Stored data:
++++++++
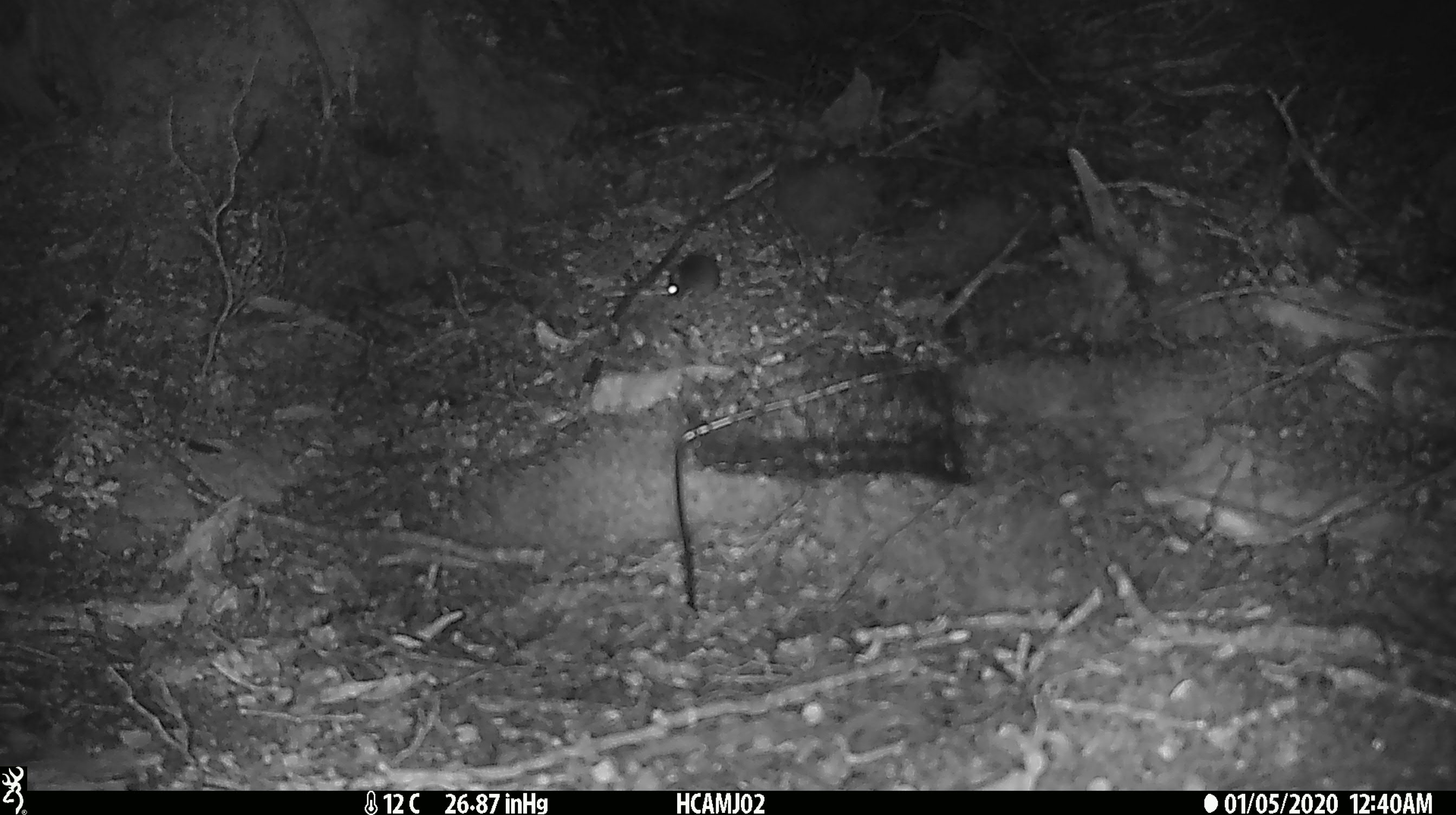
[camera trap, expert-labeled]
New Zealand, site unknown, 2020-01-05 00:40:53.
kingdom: Animalia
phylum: Chordata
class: Mammalia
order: Rodentia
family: Muridae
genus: Mus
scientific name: Mus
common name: mouse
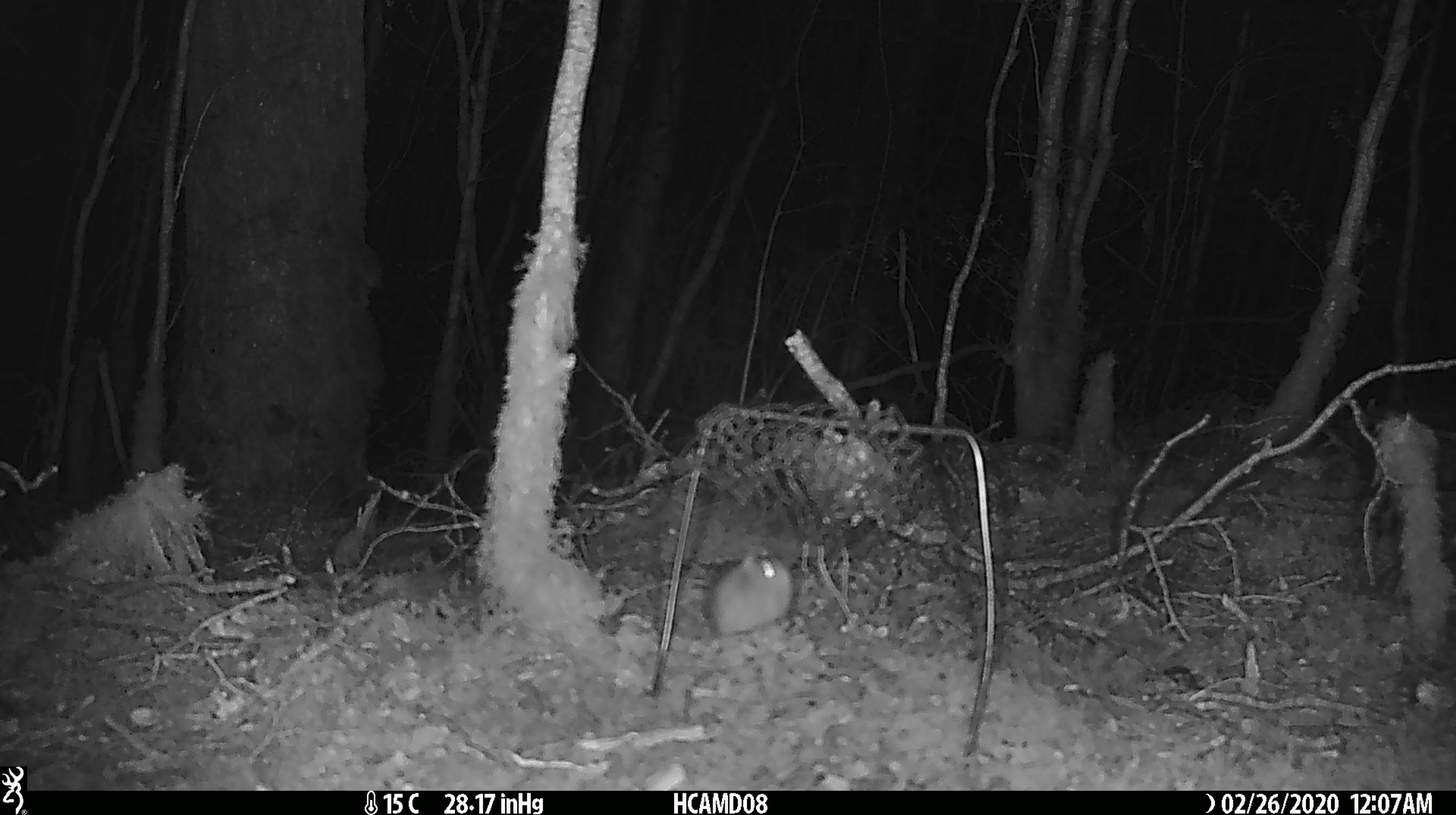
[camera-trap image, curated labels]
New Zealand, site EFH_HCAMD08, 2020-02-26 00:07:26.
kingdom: Animalia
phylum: Chordata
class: Mammalia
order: Rodentia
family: Muridae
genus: Mus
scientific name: Mus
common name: mouse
++++++++
REQUIRED ACTION
Output each record above word for word, leaving out images.

OUTPUT FOR THIS EXERCISE
[camera trap, expert-labeled]
New Zealand, site unknown, 2020-01-05 00:40:53.
kingdom: Animalia
phylum: Chordata
class: Mammalia
order: Rodentia
family: Muridae
genus: Mus
scientific name: Mus
common name: mouse
[camera-trap image, curated labels]
New Zealand, site EFH_HCAMD08, 2020-02-26 00:07:26.
kingdom: Animalia
phylum: Chordata
class: Mammalia
order: Rodentia
family: Muridae
genus: Mus
scientific name: Mus
common name: mouse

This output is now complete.